• Actions to take
1. Answer these questions about the Vancouver water-fines text, one line each:
(a) How many warnings did bylaw officers issue between May 1 and Sept. 3?
(b) What was the fine for each ticket issued after the switch to Stage 2 restrictions?
(c) What did Emergency Management Minister Bowinn Ma call the drought situation?
2. Retype the Vancouver water-fines text word for word, everything from "Although much of" down to "supplies this fall.".

• Supplied text
[Begin]
The City of Vancouver has issued more than $160,000 in fines for violations of water restrictions this year, with almost half of the total coming in the last month.

Updated data provided to CTV News Wednesday shows a total of 496 monetary tickets issued between May 1 – the annual start of watering restrictions – and Sept. 3. Bylaw officers have also issued 732 warnings during that span, according to the city.

"Any watering outside of permitted hours witnessed by a bylaw officer results in a ticket with a fine," the city said in an emailed statement.

"Warnings are issued when there is some indication of watering outside of hours ( i.e. damp lawn, watermarks on sidewalk/roadway) but the violation is not actively witnessed by the officer or the evidence is not substantial."

Of the 496 tickets issued, 344 came before Metro Vancouver moved to Stage 2 water restrictions on Aug. 4.

Those tickets were for $250 apiece, meaning the city will collect a total of $86,000 in fines if all of the tickets are paid.

Since the switch to Stage 2 restrictions, 152 tickets have been issued at the higher rate of $500 each, equating to a total of $76,000 between Aug. 4 and Aug. 27, the most recent date for which data is available.

The province remains in the midst of an unprecedented drought.

At a news conference Wednesday, Emergency Management Minister Bowinn Ma called the situation a "sleeping giant" of a natural disaster, and warned that if the winter brings a sudden switch to heavy rain – as it did in 2021 – there could be a repeat of that year's catastrophic flooding.

Although much of British Columbia has seen some cooler, wetter weather in recent weeks, watering restrictions remain in place.

Metro Vancouver is the regional wholesale supplier of water and sets conservation policies, which are then enforced by bylaw officers in individual municipalities.

It says local drinking water reservoirs are in pretty good shape right now, but residents must remain vigilant to protect our supplies this fall.
[End]
• Data provided
[Begin]
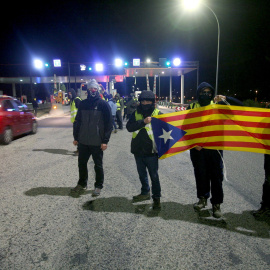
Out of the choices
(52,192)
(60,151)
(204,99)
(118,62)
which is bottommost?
(60,151)

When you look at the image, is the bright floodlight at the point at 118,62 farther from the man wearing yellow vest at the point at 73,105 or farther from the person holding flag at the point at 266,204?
the person holding flag at the point at 266,204

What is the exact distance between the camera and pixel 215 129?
14.1 ft

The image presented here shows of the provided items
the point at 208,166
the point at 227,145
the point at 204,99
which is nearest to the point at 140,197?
the point at 208,166

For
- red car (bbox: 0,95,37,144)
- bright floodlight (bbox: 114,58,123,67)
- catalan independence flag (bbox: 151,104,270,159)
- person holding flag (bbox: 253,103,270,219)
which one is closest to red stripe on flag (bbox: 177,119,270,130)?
catalan independence flag (bbox: 151,104,270,159)

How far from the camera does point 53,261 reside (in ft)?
9.75

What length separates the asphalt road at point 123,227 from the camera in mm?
2986

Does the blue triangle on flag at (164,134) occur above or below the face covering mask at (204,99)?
below

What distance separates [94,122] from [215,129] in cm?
208

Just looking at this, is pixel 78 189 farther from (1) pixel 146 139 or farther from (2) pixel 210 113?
(2) pixel 210 113

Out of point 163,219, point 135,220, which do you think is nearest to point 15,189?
point 135,220

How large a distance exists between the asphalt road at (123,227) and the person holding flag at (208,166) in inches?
9.0

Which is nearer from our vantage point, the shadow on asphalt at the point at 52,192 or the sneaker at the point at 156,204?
the sneaker at the point at 156,204

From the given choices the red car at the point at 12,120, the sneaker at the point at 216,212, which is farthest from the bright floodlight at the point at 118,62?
the sneaker at the point at 216,212

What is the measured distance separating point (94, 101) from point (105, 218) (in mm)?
2076
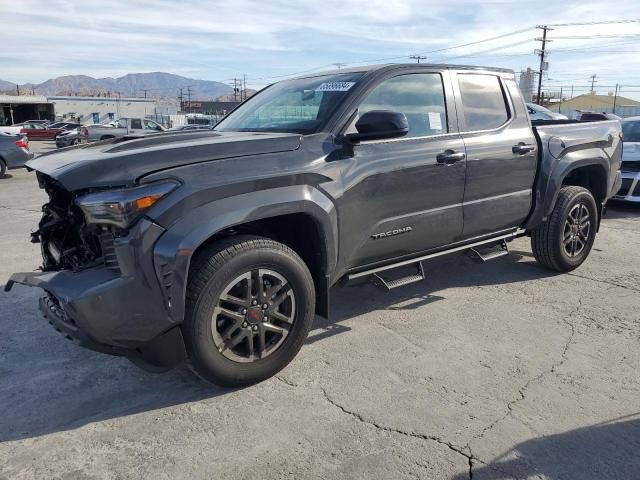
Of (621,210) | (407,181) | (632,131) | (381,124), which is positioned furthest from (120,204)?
(632,131)

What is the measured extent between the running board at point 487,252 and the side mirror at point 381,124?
64.4 inches

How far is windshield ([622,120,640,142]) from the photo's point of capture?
9906 mm

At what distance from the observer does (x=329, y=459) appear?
Answer: 2553mm

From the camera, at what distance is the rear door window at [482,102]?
4367 millimetres

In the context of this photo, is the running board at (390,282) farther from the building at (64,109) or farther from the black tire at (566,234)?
the building at (64,109)

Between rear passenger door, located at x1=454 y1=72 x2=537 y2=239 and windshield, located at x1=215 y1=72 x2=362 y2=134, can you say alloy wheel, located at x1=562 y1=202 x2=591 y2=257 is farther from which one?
windshield, located at x1=215 y1=72 x2=362 y2=134

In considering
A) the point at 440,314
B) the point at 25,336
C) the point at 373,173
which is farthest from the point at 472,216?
the point at 25,336

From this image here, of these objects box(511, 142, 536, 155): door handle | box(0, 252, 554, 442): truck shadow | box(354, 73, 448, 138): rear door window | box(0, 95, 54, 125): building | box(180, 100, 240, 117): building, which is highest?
box(180, 100, 240, 117): building

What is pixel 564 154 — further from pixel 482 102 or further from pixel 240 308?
pixel 240 308

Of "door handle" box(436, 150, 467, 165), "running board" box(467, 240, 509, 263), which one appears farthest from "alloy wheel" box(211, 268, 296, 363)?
"running board" box(467, 240, 509, 263)

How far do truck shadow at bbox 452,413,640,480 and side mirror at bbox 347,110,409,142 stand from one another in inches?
75.2

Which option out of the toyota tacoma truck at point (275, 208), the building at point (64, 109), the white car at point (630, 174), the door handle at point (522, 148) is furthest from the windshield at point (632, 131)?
the building at point (64, 109)

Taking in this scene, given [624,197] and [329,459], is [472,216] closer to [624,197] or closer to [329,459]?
[329,459]

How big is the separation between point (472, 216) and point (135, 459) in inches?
119
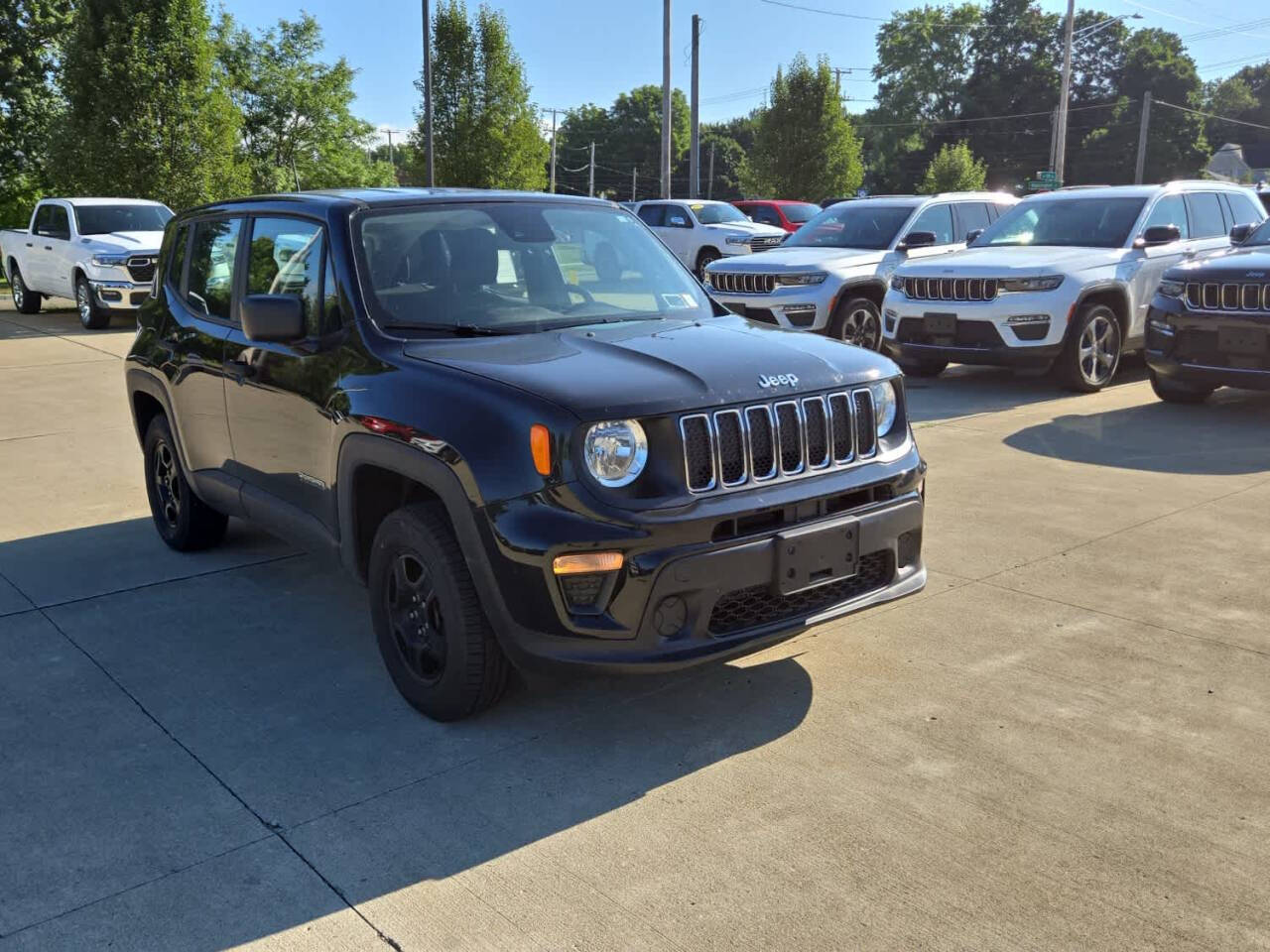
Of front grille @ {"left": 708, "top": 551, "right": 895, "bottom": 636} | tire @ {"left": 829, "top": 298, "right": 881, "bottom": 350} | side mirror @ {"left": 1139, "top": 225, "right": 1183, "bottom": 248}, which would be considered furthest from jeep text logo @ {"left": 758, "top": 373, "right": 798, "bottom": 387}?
tire @ {"left": 829, "top": 298, "right": 881, "bottom": 350}

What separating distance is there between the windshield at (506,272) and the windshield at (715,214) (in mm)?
17355

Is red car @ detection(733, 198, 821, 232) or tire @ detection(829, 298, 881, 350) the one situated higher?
red car @ detection(733, 198, 821, 232)

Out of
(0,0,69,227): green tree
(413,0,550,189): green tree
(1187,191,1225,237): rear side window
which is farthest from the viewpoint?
(413,0,550,189): green tree

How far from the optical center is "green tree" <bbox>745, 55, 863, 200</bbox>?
3622 cm

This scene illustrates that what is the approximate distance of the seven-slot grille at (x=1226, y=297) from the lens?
8.55 m

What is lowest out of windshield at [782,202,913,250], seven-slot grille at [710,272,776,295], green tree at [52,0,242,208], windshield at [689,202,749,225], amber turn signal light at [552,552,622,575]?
amber turn signal light at [552,552,622,575]

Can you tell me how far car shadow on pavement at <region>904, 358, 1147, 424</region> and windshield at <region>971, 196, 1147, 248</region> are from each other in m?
1.33

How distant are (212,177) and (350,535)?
21.3 meters

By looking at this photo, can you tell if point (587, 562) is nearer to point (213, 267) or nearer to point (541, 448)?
point (541, 448)

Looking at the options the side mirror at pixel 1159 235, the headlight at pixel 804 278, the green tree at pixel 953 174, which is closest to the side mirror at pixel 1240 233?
the side mirror at pixel 1159 235

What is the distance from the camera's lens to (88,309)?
54.7ft

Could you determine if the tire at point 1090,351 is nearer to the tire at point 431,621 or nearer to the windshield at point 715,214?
the tire at point 431,621

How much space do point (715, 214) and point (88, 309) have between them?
11212 millimetres

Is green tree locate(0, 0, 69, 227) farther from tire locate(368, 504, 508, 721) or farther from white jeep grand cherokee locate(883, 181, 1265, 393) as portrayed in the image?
tire locate(368, 504, 508, 721)
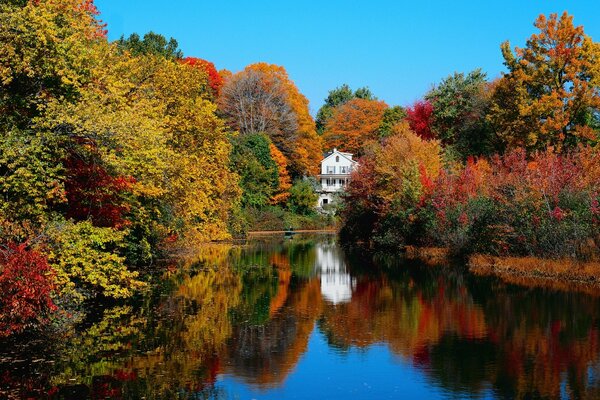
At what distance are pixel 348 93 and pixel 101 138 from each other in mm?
141038

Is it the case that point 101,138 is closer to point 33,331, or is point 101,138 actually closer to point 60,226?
point 60,226

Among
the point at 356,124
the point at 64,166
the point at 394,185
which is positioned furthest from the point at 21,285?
the point at 356,124

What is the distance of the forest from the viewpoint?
2002 centimetres

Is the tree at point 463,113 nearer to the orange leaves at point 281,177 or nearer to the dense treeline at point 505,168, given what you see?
the dense treeline at point 505,168

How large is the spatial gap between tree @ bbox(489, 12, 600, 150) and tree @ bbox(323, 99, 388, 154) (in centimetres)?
5828

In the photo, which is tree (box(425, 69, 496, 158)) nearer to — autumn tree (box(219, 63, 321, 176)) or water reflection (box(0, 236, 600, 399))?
autumn tree (box(219, 63, 321, 176))

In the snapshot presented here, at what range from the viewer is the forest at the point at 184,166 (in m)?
20.0

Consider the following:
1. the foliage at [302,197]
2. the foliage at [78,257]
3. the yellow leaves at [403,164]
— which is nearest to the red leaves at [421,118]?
the foliage at [302,197]

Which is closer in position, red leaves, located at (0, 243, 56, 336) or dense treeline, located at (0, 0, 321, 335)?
red leaves, located at (0, 243, 56, 336)

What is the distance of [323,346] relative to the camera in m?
20.2

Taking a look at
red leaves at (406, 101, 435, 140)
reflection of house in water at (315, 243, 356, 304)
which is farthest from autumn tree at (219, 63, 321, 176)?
reflection of house in water at (315, 243, 356, 304)

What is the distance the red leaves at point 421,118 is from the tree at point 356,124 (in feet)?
106

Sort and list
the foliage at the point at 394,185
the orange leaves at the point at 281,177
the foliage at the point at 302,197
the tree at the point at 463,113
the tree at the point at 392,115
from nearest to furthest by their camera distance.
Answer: the foliage at the point at 394,185, the tree at the point at 463,113, the orange leaves at the point at 281,177, the foliage at the point at 302,197, the tree at the point at 392,115

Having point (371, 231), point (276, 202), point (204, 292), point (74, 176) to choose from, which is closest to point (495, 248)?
point (204, 292)
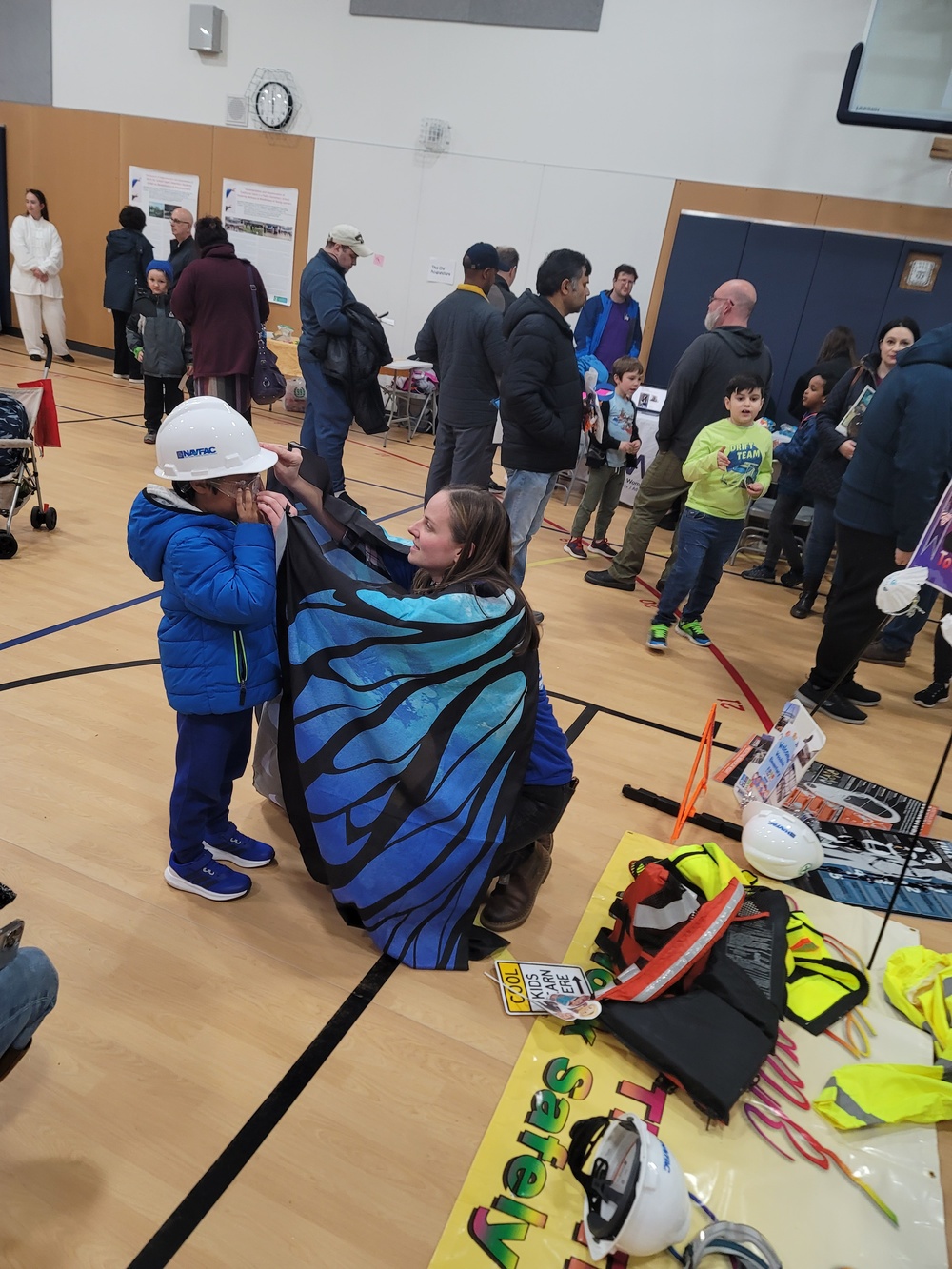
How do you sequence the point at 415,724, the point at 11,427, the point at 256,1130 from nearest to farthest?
1. the point at 256,1130
2. the point at 415,724
3. the point at 11,427

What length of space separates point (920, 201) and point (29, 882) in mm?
7800

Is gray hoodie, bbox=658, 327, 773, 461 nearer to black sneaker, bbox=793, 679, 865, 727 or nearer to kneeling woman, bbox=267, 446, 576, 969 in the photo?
black sneaker, bbox=793, 679, 865, 727

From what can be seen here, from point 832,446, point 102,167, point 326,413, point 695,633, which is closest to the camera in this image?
point 695,633

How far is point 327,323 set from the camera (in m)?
4.77

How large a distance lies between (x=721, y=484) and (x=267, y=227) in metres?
7.49

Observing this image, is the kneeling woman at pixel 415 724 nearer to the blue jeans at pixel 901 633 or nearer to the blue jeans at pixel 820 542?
the blue jeans at pixel 901 633

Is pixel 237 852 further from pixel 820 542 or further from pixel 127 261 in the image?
pixel 127 261

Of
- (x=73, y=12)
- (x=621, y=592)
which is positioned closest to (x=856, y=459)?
(x=621, y=592)

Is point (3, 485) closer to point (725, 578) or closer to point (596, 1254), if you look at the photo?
point (596, 1254)

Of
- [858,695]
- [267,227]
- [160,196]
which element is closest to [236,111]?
[267,227]

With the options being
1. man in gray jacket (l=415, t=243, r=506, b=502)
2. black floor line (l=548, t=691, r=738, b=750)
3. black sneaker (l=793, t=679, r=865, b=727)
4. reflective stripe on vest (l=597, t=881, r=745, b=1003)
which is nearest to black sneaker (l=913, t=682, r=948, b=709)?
black sneaker (l=793, t=679, r=865, b=727)

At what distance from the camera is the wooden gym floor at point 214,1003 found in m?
1.48

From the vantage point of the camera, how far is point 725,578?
19.5 feet

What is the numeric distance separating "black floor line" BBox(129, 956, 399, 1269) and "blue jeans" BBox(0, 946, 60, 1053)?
0.44 meters
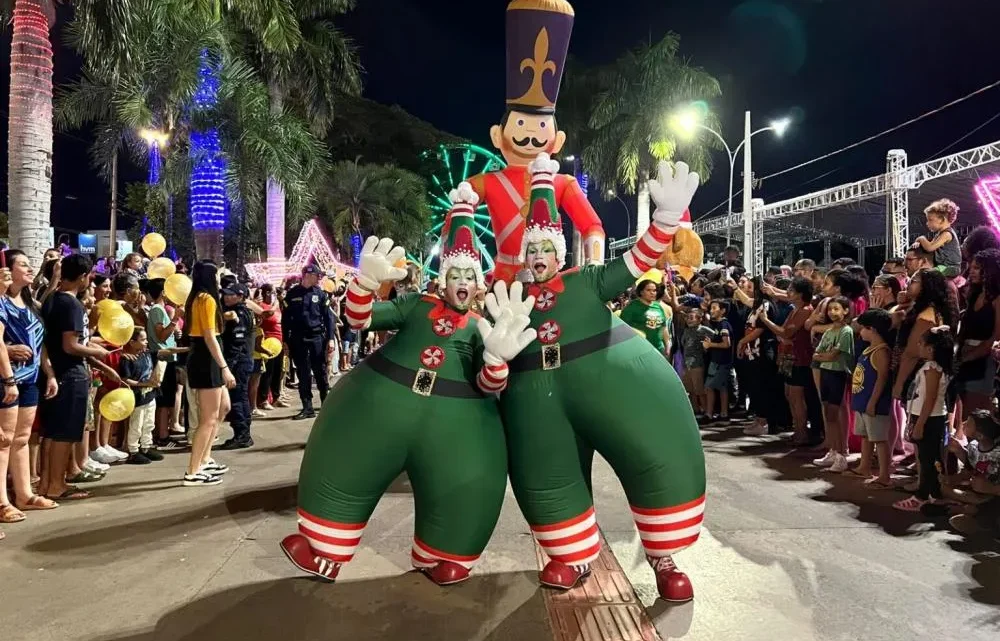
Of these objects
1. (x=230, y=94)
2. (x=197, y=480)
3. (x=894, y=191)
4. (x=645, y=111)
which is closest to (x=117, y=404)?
(x=197, y=480)

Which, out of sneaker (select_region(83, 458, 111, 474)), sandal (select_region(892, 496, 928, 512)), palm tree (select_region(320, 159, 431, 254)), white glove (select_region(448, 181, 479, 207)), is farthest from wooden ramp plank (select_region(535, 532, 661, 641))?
palm tree (select_region(320, 159, 431, 254))

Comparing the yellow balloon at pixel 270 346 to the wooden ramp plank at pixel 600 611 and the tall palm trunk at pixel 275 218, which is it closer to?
the wooden ramp plank at pixel 600 611

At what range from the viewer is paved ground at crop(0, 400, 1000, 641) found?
280 centimetres

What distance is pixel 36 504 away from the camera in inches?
171

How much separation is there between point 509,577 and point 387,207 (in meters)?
21.5

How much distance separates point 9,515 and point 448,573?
2.95m

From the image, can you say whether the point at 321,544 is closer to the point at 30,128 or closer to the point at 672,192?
the point at 672,192

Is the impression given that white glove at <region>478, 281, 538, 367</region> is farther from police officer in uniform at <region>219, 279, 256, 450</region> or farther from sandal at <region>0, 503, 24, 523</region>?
police officer in uniform at <region>219, 279, 256, 450</region>

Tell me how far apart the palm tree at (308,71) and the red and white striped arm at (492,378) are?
1365cm

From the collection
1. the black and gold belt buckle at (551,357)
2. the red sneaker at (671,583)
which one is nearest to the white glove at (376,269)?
the black and gold belt buckle at (551,357)

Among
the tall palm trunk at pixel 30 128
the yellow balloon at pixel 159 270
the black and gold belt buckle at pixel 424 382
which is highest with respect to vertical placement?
the tall palm trunk at pixel 30 128

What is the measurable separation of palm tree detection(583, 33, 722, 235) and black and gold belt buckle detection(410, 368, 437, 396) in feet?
55.4

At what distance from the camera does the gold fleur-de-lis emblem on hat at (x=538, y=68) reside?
3551 millimetres

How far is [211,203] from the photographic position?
13734 millimetres
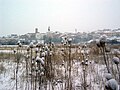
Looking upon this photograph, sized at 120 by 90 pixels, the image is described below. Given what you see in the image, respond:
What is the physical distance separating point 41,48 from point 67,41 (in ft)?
1.28

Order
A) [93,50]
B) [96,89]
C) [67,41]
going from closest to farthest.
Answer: [67,41], [96,89], [93,50]

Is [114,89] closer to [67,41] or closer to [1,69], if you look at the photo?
[67,41]

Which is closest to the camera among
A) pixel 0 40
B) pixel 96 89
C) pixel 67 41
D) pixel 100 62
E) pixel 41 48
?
pixel 41 48

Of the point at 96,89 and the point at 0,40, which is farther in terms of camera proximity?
the point at 0,40

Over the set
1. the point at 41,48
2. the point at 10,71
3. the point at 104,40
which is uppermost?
the point at 104,40

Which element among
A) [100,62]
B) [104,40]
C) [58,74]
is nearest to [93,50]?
[100,62]

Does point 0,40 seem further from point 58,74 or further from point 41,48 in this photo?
point 41,48

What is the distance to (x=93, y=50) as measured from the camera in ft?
18.4

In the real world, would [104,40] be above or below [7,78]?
above

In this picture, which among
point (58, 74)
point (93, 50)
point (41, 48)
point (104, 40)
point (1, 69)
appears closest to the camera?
point (104, 40)

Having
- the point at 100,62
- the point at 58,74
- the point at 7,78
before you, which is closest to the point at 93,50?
the point at 100,62

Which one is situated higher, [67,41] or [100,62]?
[67,41]

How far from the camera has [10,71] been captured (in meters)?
3.98

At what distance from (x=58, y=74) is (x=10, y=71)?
4.11ft
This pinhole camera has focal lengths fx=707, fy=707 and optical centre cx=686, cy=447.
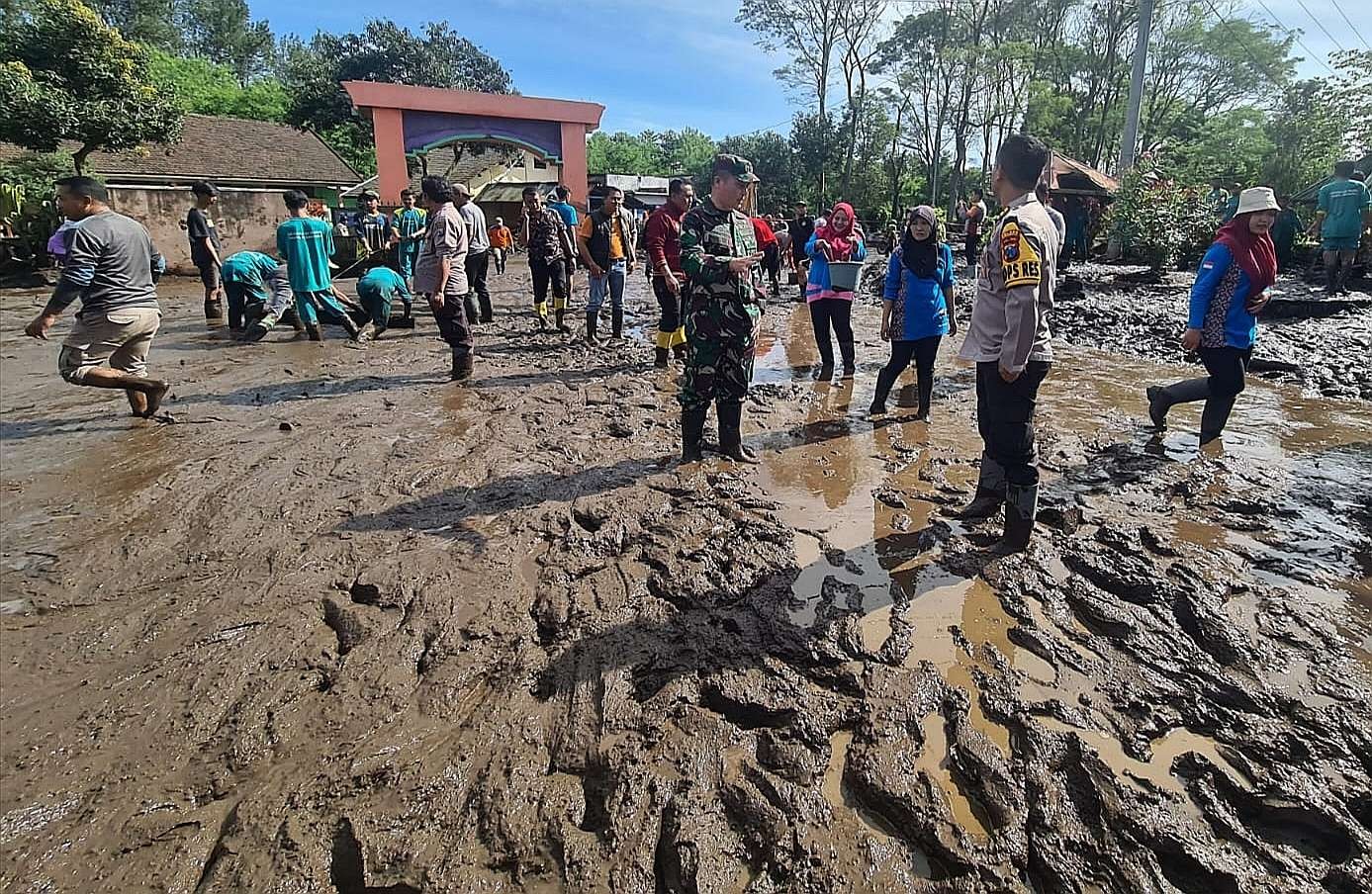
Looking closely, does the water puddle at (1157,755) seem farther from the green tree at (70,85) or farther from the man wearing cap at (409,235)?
the green tree at (70,85)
[End]
• Results by task
1.
(a) 732
(b) $500
(c) A "sleeping giant" of a natural disaster</t1>

2.
Although much of British Columbia has seen some cooler, wetter weather in recent weeks, watering restrictions remain in place.

Metro Vancouver is the regional wholesale supplier of water and sets conservation policies, which are then enforced by bylaw officers in individual municipalities.

It says local drinking water reservoirs are in pretty good shape right now, but residents must remain vigilant to protect our supplies this fall.